**Problem statement:** Output exactly the lines from the line with "What is the distance at" through the end of the records below. Include nothing else.

━━ Extracted data

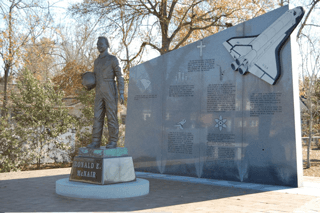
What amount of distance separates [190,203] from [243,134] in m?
3.39

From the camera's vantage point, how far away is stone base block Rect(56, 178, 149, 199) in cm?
659

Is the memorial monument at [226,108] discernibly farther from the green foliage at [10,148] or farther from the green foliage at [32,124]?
the green foliage at [10,148]

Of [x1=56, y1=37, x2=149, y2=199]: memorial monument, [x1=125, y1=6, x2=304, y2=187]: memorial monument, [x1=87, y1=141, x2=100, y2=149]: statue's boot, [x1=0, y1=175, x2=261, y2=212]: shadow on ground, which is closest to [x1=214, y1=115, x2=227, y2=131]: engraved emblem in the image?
[x1=125, y1=6, x2=304, y2=187]: memorial monument

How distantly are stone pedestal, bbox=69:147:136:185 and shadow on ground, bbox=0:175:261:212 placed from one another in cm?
55

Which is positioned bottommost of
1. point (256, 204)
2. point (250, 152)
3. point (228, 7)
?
point (256, 204)

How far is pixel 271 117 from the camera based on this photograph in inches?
338

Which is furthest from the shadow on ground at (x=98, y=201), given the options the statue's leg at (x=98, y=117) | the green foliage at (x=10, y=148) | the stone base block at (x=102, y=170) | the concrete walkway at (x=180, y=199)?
the green foliage at (x=10, y=148)

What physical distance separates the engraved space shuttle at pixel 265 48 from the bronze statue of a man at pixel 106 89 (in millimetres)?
3380

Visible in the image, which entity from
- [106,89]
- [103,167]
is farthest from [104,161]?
[106,89]

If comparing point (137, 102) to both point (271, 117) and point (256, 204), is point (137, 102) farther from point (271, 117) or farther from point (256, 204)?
point (256, 204)

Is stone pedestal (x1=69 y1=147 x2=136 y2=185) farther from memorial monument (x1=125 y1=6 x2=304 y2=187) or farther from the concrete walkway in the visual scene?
memorial monument (x1=125 y1=6 x2=304 y2=187)

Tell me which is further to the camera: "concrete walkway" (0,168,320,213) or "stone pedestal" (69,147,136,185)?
"stone pedestal" (69,147,136,185)

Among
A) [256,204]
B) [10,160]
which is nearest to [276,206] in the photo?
[256,204]

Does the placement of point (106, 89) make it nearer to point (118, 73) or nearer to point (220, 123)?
point (118, 73)
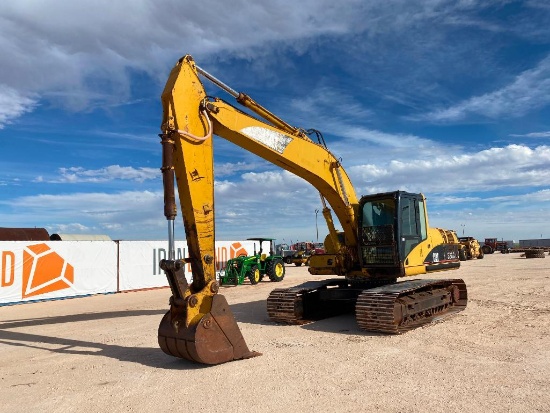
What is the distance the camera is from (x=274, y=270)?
76.7ft

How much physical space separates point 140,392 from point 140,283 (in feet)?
57.0

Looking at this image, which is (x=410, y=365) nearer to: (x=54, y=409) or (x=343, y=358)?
(x=343, y=358)

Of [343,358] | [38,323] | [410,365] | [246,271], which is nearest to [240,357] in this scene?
[343,358]

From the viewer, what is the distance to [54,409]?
520 cm

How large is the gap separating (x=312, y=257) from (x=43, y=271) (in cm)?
1296

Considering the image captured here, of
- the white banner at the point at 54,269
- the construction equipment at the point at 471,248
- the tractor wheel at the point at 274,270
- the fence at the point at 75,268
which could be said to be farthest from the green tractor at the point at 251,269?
the construction equipment at the point at 471,248

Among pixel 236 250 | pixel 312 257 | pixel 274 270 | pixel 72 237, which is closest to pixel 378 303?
pixel 312 257

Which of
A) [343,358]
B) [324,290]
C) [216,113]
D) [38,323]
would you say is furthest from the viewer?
[38,323]

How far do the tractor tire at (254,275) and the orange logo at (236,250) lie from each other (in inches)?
220

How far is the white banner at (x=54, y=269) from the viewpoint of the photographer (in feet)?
57.0

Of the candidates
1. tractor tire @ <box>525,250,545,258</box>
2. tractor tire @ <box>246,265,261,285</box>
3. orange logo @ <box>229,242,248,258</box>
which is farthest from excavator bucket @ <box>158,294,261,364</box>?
tractor tire @ <box>525,250,545,258</box>

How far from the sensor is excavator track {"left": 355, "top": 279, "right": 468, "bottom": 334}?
868 centimetres

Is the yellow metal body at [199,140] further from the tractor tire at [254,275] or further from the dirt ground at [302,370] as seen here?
the tractor tire at [254,275]

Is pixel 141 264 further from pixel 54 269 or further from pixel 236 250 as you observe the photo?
pixel 236 250
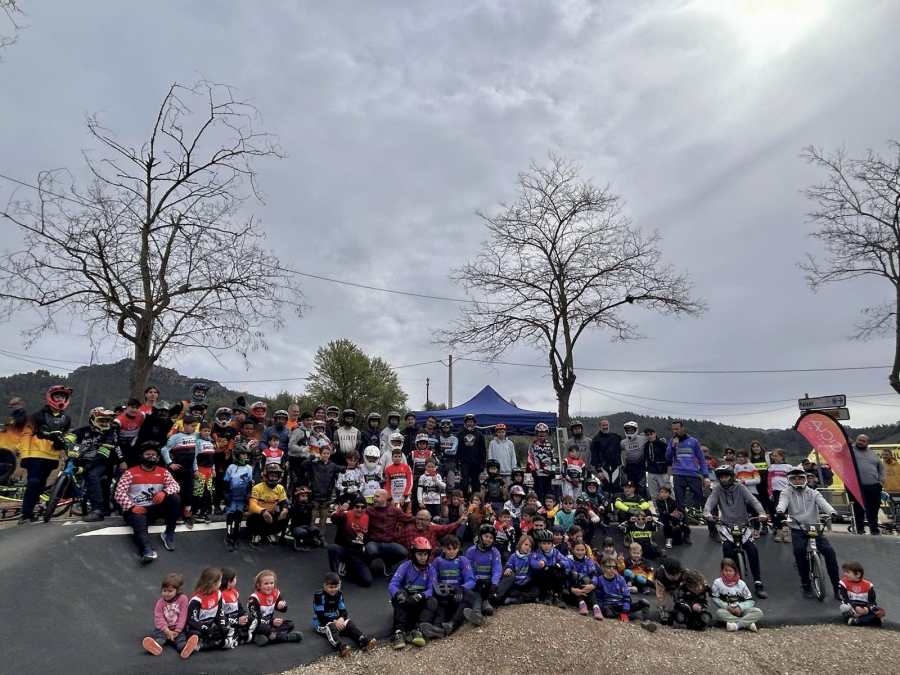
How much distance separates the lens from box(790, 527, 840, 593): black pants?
8.23 metres

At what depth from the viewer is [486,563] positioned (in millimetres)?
7758

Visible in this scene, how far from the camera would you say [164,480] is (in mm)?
8086

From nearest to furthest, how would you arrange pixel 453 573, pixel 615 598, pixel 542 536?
pixel 453 573 → pixel 615 598 → pixel 542 536

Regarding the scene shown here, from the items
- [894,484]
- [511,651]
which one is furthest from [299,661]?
[894,484]

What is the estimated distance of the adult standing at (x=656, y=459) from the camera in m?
11.1

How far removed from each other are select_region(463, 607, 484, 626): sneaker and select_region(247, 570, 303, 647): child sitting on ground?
2060 millimetres

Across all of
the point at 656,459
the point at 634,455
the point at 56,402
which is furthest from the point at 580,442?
the point at 56,402

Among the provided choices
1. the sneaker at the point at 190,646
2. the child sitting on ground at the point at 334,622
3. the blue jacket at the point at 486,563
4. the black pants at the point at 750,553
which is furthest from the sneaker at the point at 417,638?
the black pants at the point at 750,553

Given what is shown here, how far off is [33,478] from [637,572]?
9.91 metres

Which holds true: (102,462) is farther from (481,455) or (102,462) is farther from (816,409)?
(816,409)

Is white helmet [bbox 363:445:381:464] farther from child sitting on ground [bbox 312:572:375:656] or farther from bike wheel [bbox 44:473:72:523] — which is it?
bike wheel [bbox 44:473:72:523]

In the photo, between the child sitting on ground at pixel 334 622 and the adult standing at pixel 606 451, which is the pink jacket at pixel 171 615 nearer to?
the child sitting on ground at pixel 334 622

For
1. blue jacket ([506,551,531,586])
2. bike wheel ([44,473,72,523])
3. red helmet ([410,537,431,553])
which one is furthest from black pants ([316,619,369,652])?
bike wheel ([44,473,72,523])

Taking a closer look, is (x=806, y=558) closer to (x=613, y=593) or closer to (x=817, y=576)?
(x=817, y=576)
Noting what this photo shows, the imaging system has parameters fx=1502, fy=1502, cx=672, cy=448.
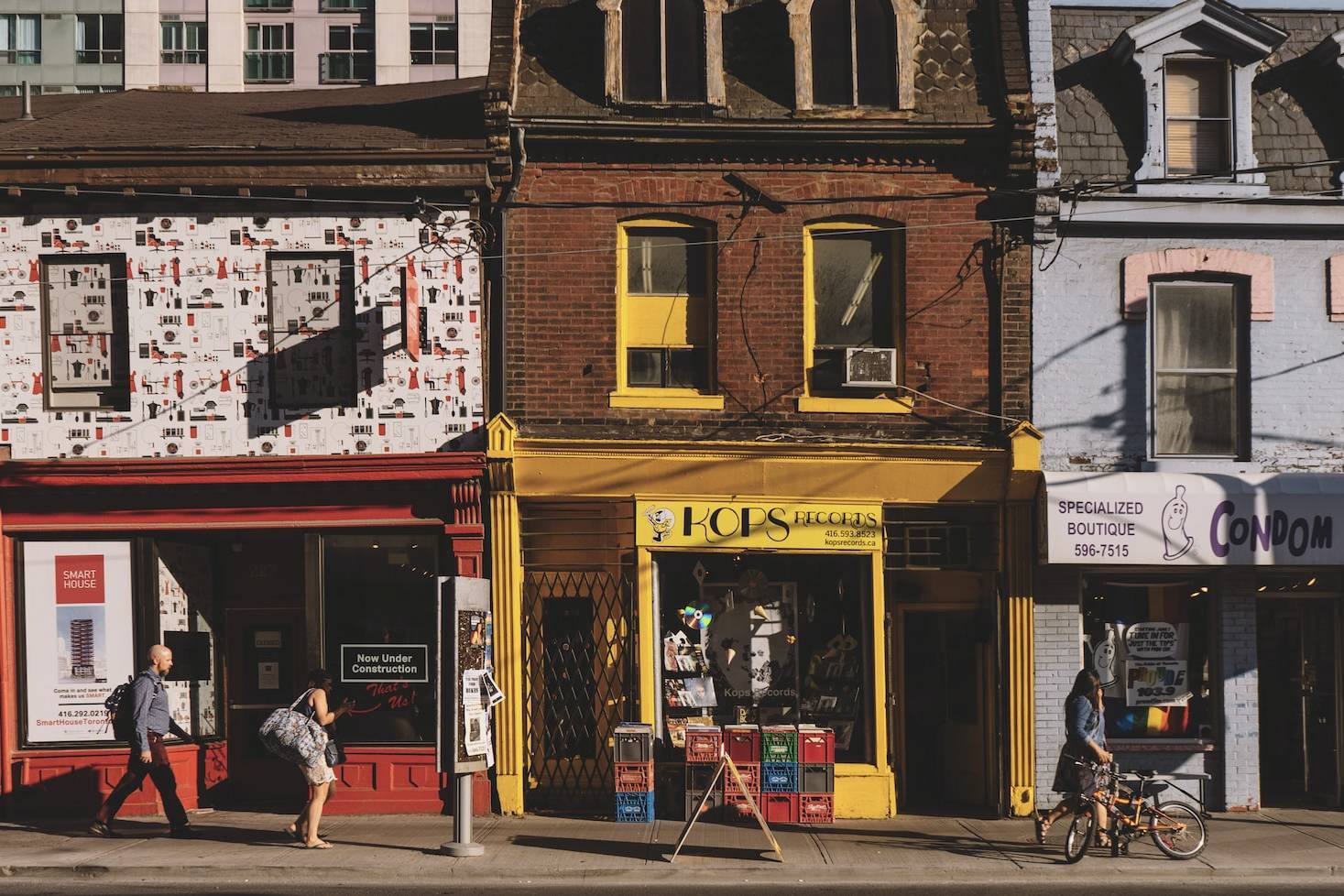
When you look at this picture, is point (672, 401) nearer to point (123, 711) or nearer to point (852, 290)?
point (852, 290)

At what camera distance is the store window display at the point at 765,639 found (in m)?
16.5

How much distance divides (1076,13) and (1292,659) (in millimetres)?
7929

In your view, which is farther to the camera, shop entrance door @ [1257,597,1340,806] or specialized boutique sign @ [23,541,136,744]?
shop entrance door @ [1257,597,1340,806]

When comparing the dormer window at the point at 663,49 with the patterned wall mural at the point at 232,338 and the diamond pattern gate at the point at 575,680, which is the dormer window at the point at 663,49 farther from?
the diamond pattern gate at the point at 575,680

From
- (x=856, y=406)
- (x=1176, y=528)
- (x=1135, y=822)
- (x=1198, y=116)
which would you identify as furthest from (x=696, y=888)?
(x=1198, y=116)

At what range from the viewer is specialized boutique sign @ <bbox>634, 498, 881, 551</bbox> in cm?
1616

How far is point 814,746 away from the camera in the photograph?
15.1 meters

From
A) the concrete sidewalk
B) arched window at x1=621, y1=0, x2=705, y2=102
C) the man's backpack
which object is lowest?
the concrete sidewalk

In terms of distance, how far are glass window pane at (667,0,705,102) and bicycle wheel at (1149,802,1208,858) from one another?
893 cm

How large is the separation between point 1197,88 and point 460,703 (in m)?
10.8

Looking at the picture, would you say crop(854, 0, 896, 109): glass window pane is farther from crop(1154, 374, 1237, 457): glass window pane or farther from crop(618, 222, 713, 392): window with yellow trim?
crop(1154, 374, 1237, 457): glass window pane

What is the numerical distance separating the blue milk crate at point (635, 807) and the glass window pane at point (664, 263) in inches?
214

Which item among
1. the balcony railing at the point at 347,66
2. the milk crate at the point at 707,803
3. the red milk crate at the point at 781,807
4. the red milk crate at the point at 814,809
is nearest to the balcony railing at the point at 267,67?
the balcony railing at the point at 347,66

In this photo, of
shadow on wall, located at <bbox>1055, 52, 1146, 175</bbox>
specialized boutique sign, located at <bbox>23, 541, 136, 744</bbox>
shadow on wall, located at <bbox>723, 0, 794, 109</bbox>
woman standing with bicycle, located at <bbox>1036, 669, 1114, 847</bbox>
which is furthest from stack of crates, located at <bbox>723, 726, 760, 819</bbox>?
shadow on wall, located at <bbox>1055, 52, 1146, 175</bbox>
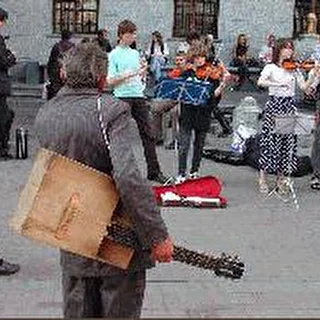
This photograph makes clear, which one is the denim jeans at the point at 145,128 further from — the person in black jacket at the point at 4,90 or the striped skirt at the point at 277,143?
the person in black jacket at the point at 4,90

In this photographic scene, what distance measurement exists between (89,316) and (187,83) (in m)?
5.93

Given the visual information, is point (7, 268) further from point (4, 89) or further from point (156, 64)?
point (156, 64)

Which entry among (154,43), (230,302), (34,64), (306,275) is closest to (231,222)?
(306,275)

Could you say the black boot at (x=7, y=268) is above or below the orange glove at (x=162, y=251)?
below

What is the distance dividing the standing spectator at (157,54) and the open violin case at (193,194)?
10459mm

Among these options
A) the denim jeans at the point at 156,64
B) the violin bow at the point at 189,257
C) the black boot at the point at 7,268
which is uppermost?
the violin bow at the point at 189,257

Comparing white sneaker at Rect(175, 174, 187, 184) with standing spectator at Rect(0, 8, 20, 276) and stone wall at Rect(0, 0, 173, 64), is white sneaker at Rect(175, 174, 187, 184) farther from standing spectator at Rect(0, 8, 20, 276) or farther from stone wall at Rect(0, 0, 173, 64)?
stone wall at Rect(0, 0, 173, 64)

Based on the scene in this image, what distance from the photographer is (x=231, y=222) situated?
339 inches

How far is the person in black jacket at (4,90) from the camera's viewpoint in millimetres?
11281

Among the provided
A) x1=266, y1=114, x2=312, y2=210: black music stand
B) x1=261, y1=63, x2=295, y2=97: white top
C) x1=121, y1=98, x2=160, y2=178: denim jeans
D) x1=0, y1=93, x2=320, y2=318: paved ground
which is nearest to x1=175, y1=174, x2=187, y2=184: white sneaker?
x1=121, y1=98, x2=160, y2=178: denim jeans

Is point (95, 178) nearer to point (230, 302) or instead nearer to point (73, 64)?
point (73, 64)

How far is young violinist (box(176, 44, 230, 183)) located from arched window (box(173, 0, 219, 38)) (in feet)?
45.3

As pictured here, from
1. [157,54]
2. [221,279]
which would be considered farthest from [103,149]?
[157,54]

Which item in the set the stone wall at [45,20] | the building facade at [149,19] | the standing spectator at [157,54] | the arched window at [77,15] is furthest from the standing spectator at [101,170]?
the arched window at [77,15]
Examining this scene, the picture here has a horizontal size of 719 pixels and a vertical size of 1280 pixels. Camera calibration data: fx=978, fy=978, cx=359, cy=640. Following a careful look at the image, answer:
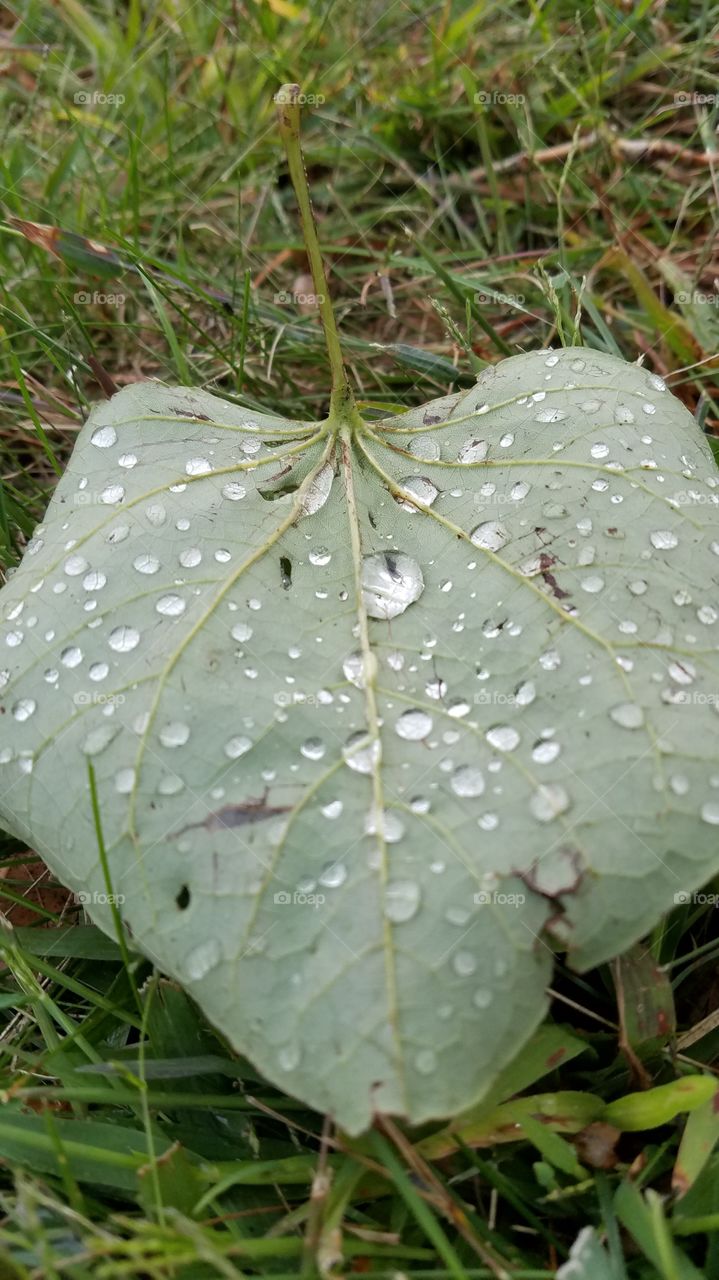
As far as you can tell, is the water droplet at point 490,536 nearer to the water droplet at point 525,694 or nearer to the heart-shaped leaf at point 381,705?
the heart-shaped leaf at point 381,705

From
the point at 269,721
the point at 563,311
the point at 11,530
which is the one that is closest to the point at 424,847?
the point at 269,721

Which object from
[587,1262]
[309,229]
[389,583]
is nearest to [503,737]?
[389,583]

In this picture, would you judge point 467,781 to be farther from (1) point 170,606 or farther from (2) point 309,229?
(2) point 309,229

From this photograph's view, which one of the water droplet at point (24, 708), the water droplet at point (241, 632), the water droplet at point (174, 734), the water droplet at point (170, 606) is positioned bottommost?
the water droplet at point (174, 734)

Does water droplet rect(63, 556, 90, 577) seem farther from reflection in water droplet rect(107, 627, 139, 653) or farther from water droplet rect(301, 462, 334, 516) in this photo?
water droplet rect(301, 462, 334, 516)

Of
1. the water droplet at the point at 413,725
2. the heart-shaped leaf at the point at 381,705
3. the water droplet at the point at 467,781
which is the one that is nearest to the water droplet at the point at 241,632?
the heart-shaped leaf at the point at 381,705

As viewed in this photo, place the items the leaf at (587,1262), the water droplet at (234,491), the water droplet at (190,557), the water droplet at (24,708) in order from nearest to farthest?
the leaf at (587,1262) → the water droplet at (24,708) → the water droplet at (190,557) → the water droplet at (234,491)
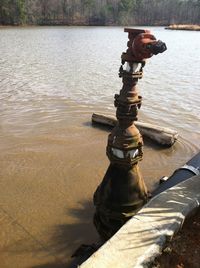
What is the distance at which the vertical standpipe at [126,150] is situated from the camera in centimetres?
280

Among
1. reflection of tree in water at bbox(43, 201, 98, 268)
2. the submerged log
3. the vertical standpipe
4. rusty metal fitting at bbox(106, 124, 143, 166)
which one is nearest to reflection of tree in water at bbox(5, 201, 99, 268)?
reflection of tree in water at bbox(43, 201, 98, 268)

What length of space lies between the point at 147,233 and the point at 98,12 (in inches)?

━━━━

**Solution:**
What is the distance at which the vertical standpipe at [126,150] is situated from the camera in centimetres?
280

Among
1. reflection of tree in water at bbox(43, 201, 98, 268)
2. the submerged log
3. the vertical standpipe
4. rusty metal fitting at bbox(106, 124, 143, 166)
which one is nearest to reflection of tree in water at bbox(5, 201, 99, 268)?
reflection of tree in water at bbox(43, 201, 98, 268)

What length of space lies between the point at 147,233 and the point at 98,12 (in inches)?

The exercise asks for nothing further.